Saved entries
----

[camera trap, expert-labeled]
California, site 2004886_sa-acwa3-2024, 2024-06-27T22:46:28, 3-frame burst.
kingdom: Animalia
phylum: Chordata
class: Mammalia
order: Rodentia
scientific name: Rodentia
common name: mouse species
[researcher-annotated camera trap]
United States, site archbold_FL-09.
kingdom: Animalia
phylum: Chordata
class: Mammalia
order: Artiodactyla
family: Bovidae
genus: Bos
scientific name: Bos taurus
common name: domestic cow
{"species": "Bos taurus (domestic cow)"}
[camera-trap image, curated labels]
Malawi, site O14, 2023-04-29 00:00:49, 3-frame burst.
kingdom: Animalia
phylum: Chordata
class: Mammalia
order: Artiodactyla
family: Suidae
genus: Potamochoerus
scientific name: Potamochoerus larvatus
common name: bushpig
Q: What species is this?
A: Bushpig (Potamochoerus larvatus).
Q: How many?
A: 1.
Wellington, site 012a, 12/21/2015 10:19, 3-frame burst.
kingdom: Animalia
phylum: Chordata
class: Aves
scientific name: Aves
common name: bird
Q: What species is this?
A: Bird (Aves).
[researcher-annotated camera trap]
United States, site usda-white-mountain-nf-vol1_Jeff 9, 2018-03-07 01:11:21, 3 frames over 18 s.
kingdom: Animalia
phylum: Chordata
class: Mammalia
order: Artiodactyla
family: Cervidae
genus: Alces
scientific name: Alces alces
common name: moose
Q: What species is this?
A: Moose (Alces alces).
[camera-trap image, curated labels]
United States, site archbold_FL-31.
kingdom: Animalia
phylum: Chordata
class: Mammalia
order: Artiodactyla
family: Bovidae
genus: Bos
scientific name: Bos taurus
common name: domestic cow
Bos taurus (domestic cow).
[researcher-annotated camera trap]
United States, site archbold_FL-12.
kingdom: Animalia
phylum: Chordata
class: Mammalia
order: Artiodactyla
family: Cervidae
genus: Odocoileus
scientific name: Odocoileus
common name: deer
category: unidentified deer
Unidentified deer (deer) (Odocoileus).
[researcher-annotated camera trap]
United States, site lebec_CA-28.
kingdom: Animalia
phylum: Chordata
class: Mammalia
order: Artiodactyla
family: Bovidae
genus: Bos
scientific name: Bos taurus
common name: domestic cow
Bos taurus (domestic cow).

----

Exact copies of all the entries above should be returned.

[camera trap, expert-labeled]
California, site 2004886_sa-acwa3-2024, 2024-06-27T22:46:28, 3-frame burst.
kingdom: Animalia
phylum: Chordata
class: Mammalia
order: Rodentia
scientific name: Rodentia
common name: mouse species
[researcher-annotated camera trap]
United States, site archbold_FL-09.
kingdom: Animalia
phylum: Chordata
class: Mammalia
order: Artiodactyla
family: Bovidae
genus: Bos
scientific name: Bos taurus
common name: domestic cow
{"species": "Bos taurus (domestic cow)"}
[camera-trap image, curated labels]
Malawi, site O14, 2023-04-29 00:00:49, 3-frame burst.
kingdom: Animalia
phylum: Chordata
class: Mammalia
order: Artiodactyla
family: Suidae
genus: Potamochoerus
scientific name: Potamochoerus larvatus
common name: bushpig
Q: What species is this?
A: Bushpig (Potamochoerus larvatus).
Q: How many?
A: 1.
Wellington, site 012a, 12/21/2015 10:19, 3-frame burst.
kingdom: Animalia
phylum: Chordata
class: Aves
scientific name: Aves
common name: bird
Q: What species is this?
A: Bird (Aves).
[researcher-annotated camera trap]
United States, site usda-white-mountain-nf-vol1_Jeff 9, 2018-03-07 01:11:21, 3 frames over 18 s.
kingdom: Animalia
phylum: Chordata
class: Mammalia
order: Artiodactyla
family: Cervidae
genus: Alces
scientific name: Alces alces
common name: moose
Q: What species is this?
A: Moose (Alces alces).
[camera-trap image, curated labels]
United States, site archbold_FL-31.
kingdom: Animalia
phylum: Chordata
class: Mammalia
order: Artiodactyla
family: Bovidae
genus: Bos
scientific name: Bos taurus
common name: domestic cow
Bos taurus (domestic cow).
[researcher-annotated camera trap]
United States, site archbold_FL-12.
kingdom: Animalia
phylum: Chordata
class: Mammalia
order: Artiodactyla
family: Cervidae
genus: Odocoileus
scientific name: Odocoileus
common name: deer
category: unidentified deer
Unidentified deer (deer) (Odocoileus).
[researcher-annotated camera trap]
United States, site lebec_CA-28.
kingdom: Animalia
phylum: Chordata
class: Mammalia
order: Artiodactyla
family: Bovidae
genus: Bos
scientific name: Bos taurus
common name: domestic cow
Bos taurus (domestic cow).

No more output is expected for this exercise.